This is a mere sketch of a document that is “as thick as a telephone directory,” as Chair Robert Goodwill described it.
In short, restaurateur Henry Dimbleby’s Food Strategy is the agglomeration of several blobs – culinary, cultural, climate control. He looked, standing in the Committee Corridor like the Henry VIII of blobs: tieless, portly, hands on hips, immeasurably assured. The Old Etonian son of a publishing and broadcasting dynasty, he is also, he told the committee, the lead non-exec director of DEFRA.
Is it proper for a non-executive, whose job is scrutiny, to perform an executive function like producing a strategy? We live in innovative times.
He said he didn’t want to recommend “a Stalinist five-year plan” for the country’s food supply before revealing his 25-year Stalinist plan for the country’s food supply.
The assumptions underlying his thinking are spectacular. That the price of solar is falling so fast that there will be “huge amounts of free energy and at that point energy becomes very cheap.” And that “Too much of our land is grass.” And that it takes 70 kgs of carbon to produce a kilo of Brazilian beef. However that figure was calculated, we know it could be recalculated the other way with a flick of a statistician’s finger.
He is recommending a national plan to regulate all land use, to guide diets, limit meat eating, and to substitute a Carbon Price for his much-reviled Meat Tax.
He has understood that both Left and Right dislike what he’s proposing (R: Nannying, L: Paternalism).
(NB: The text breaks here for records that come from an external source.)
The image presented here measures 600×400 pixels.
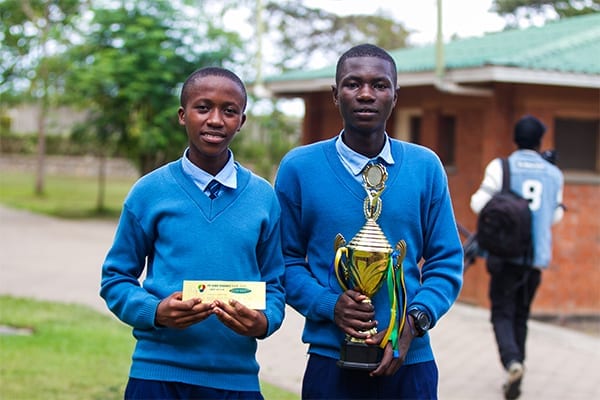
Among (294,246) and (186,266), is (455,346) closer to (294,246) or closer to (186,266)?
(294,246)

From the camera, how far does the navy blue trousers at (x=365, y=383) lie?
3.20m

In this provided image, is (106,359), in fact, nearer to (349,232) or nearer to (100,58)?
(349,232)

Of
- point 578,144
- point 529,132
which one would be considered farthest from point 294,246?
point 578,144

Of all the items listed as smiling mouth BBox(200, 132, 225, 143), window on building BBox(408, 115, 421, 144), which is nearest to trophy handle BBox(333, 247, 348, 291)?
smiling mouth BBox(200, 132, 225, 143)

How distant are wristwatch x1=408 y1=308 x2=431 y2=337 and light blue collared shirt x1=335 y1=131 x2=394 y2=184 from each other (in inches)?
18.2

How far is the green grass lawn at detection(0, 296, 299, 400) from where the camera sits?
6266 mm

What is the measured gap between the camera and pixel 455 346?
28.2 feet

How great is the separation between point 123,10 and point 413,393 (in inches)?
696

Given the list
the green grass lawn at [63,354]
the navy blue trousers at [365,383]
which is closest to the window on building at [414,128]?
the green grass lawn at [63,354]

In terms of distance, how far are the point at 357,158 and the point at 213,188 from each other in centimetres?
49

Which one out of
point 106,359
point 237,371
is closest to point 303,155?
point 237,371

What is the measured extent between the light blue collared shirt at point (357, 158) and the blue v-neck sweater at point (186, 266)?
1.02ft

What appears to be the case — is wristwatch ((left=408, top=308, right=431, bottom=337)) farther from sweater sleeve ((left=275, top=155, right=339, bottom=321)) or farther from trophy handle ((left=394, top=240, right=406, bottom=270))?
sweater sleeve ((left=275, top=155, right=339, bottom=321))

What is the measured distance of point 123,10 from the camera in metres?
19.9
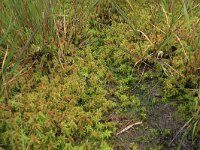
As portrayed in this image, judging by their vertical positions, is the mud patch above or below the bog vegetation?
below

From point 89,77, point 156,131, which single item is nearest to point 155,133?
point 156,131

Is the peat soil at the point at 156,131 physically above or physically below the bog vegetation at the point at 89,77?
below

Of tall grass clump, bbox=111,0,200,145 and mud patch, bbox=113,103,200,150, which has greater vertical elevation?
tall grass clump, bbox=111,0,200,145

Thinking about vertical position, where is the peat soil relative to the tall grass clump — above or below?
below

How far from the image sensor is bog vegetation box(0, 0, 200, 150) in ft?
6.13

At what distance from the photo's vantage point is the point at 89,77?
7.30 ft

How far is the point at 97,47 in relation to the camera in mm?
2455

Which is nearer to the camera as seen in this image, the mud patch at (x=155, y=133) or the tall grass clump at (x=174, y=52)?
the mud patch at (x=155, y=133)

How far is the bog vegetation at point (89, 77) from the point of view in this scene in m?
1.87

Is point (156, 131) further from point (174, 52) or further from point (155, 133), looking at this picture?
point (174, 52)

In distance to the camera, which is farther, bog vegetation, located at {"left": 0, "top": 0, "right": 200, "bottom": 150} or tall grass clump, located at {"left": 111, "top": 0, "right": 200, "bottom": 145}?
tall grass clump, located at {"left": 111, "top": 0, "right": 200, "bottom": 145}

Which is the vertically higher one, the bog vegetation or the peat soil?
the bog vegetation

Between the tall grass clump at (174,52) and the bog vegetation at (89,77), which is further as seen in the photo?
the tall grass clump at (174,52)

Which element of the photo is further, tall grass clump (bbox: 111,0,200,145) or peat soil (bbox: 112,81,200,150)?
tall grass clump (bbox: 111,0,200,145)
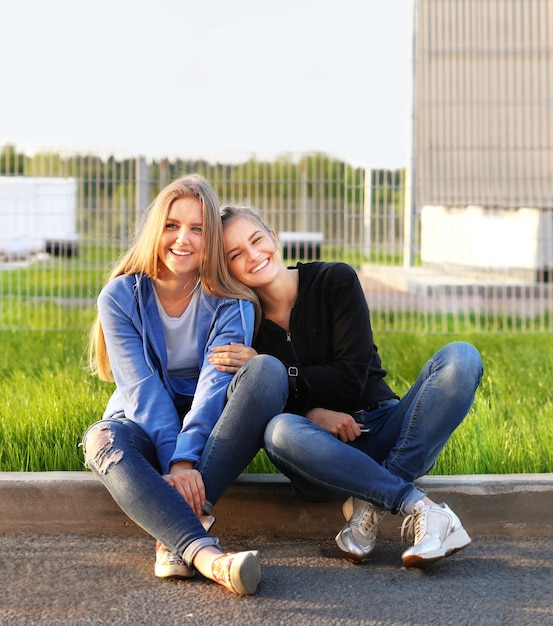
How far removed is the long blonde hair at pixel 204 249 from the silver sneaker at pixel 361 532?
779 mm

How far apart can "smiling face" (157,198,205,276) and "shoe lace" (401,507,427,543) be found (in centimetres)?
112

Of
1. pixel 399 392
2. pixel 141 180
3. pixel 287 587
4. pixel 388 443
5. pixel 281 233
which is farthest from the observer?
pixel 141 180

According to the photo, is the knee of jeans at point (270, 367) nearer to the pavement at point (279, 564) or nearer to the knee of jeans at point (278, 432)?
the knee of jeans at point (278, 432)

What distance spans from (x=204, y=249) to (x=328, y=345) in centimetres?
54

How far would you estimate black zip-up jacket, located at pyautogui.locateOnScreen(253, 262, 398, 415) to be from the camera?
329 cm

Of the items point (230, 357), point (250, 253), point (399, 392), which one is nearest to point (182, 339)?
point (230, 357)

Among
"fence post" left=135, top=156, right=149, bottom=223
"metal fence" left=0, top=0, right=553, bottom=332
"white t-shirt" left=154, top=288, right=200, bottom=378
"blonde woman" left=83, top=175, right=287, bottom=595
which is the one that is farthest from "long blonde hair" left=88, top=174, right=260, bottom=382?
"fence post" left=135, top=156, right=149, bottom=223

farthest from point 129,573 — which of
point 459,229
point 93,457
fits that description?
point 459,229

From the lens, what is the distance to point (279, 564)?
3107 mm

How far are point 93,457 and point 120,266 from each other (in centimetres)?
76

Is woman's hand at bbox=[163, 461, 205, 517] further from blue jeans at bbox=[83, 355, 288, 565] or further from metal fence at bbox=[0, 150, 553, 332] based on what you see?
metal fence at bbox=[0, 150, 553, 332]

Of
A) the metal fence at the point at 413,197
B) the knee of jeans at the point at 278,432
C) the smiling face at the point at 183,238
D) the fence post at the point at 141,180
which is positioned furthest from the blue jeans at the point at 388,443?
the fence post at the point at 141,180

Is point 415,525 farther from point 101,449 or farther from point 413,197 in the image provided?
point 413,197

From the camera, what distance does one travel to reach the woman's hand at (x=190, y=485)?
295cm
He spoke warmly of a more obvious but less visible mechanism – the Carbon Border Tax combined with a licensing regime that only allows the sale of meat under certain conditions of production. It’s the sort of administrative trick that not one person in a thousand will be aware of.
Rust never sleeps.
The elephant in the room was … insects.
Dimbleby is an active part of the international alliance to promote Insects for Poor People. They are high in calories, nutritious, full of vitamins, and – properly prepared, not necessarily crunchy.
It has been pointed out that the restaurant chain he recently sold had very few cockroaches on its menu.
In the same way, for all his talk of the evils of inequality, a review of the wage rates in his ancestral newspaper group would reveal remarkable disparities.
There was a wonderful interview between an earlier Dimbleby and Sir James Goldsmith in the early 80s. The prosecuting Dimbleby laid out a ferocious case against the roguish financier showing that he had based his companies in Monaco purely for the purposes of avoiding tax. “Why else would you have done it?”
Sir James smiled his vulpine smile and said, “Before I answer that question, I took the precaution of researching your family’s own chain of companies publishing newspapers in England. They have been based in the Channel Islands, presumable for the very purpose of avoiding tax.”
The interview was halted abruptly.
Will this current Dimbleby be tripped up so neatly? There’ll always be another one to take up the cause.